Souvenez-vous, sorti en 2013, ce film complètement raté (note moyenne de 12% sur Rotten Tomatoes) voyait Will Smith tenter de nous faire croire que son fis, Jaden Smith, était prêt à lui succéder à Hollywood à travers une histoire... clichée et peu passionnante. "Après un atterrissage forcé, Kitai Raige et son père, Cypher, se retrouvent sur Terre, mille ans après que l'humanité a été obligée d'évacuer la planète, chassée par des événements cataclysmiques, dévoile le synopsis. Cypher est grièvement blessé, et Kitai s'engage dans un périple à haut risque pour signaler leur présence et demander de l'aide. Il va explorer des lieux inconnus, affronter les espèces animales qui ont évolué et dominent à présent la planète, et combattre une créature extraterrestre redoutable qui s'est échappée au moment du crash."

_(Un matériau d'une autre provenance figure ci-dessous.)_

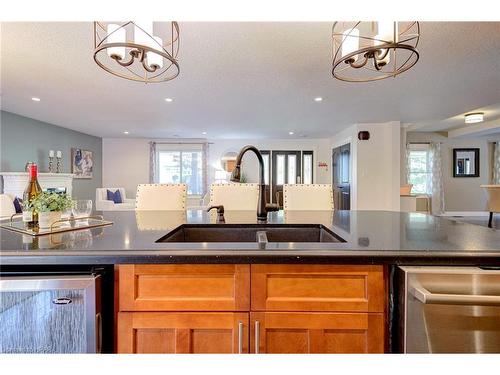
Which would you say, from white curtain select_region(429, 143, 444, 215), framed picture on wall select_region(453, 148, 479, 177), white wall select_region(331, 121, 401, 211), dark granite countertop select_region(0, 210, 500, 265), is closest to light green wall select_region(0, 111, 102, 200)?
dark granite countertop select_region(0, 210, 500, 265)

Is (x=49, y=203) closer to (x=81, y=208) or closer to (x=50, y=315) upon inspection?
(x=81, y=208)

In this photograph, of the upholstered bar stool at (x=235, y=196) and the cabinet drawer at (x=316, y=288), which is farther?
the upholstered bar stool at (x=235, y=196)

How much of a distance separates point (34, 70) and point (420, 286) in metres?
3.90

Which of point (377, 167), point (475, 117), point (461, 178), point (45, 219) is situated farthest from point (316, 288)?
point (461, 178)

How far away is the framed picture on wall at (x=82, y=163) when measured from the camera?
21.8 ft

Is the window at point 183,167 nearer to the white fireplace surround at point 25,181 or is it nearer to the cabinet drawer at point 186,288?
the white fireplace surround at point 25,181

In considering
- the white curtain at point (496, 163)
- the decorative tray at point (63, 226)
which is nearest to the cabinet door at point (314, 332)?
the decorative tray at point (63, 226)

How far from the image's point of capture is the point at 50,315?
0.77 m

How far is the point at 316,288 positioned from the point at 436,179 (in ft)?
28.1

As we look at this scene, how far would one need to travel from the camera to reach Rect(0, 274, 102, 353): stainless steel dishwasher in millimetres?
757

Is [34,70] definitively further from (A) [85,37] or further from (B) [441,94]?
(B) [441,94]

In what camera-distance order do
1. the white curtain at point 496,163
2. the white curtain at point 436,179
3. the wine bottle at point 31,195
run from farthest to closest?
the white curtain at point 436,179, the white curtain at point 496,163, the wine bottle at point 31,195

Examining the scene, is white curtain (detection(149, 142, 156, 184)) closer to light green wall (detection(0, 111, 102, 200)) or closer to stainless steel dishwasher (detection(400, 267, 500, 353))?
light green wall (detection(0, 111, 102, 200))

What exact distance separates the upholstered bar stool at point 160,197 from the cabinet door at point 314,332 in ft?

Deux films pas hyper personnels et surtout, intensément déchirés par la critique... A juste titre ? Lors d'un échange avec un journaliste de The Atlantic, relate le site de cinéma Ecranlarge, Shyamalan témoigne : "Je suis tellement nul pour ce genre de films... Que me suis senti vide en le faisant !"
Mais quel est "ce genre de films" qu'évoque le cinéaste ? Simple : des blockbusters. Des grosses machines hollywoodiennes alignant les millions de dollars de budget. Mais aussi, des machines impersonnelles, qui croulent sous les directives de décideurs ayant peut-être un peu trop leur mot à dire.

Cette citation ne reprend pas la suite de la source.